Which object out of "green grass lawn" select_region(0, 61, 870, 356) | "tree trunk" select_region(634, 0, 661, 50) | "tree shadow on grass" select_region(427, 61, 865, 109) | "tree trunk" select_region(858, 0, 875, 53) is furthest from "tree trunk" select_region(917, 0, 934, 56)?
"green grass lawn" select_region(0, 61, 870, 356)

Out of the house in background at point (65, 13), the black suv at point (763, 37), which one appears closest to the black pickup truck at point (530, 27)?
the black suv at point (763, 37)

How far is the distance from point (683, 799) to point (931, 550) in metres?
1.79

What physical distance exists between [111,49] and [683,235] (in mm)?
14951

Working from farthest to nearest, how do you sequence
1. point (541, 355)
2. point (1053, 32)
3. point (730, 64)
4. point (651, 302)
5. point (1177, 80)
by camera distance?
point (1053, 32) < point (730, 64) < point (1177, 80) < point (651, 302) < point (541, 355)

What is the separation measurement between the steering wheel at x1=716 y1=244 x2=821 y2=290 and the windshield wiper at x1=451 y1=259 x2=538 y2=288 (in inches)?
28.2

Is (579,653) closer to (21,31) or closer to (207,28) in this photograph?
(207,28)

● **Short exercise**
Revise the items above so that each occurrence of "tree trunk" reads "tree stump", and leave everything else unchanged.

● **Result for this exercise**
Which object out of "green grass lawn" select_region(0, 61, 870, 356) | "tree stump" select_region(634, 0, 661, 50) | "tree shadow on grass" select_region(427, 61, 865, 109) | "tree stump" select_region(858, 0, 875, 53) is furthest from "tree stump" select_region(917, 0, 934, 56)?
"green grass lawn" select_region(0, 61, 870, 356)

Out of the house in background at point (65, 13), the black suv at point (763, 37), which one appears closest to the black pickup truck at point (530, 27)?
the black suv at point (763, 37)

How far is the distance from point (683, 799) to point (931, 550) in metres?
1.79

What physical distance exists between [111,49] and [683,235] (in mm)?
14951

Working from farthest to nearest, how do you sequence
1. point (541, 355)
2. point (1053, 32)
3. point (730, 64)
4. point (651, 302)
5. point (1177, 80)
by camera distance?
point (1053, 32) < point (730, 64) < point (1177, 80) < point (651, 302) < point (541, 355)

What is the separation measurement between the steering wheel at x1=716 y1=244 x2=821 y2=290 and the windshield wiper at x1=451 y1=259 x2=538 y2=288 (in inches)?
28.2

Is (579,653) closer to (21,31) or closer to (207,28) in this photograph?
(207,28)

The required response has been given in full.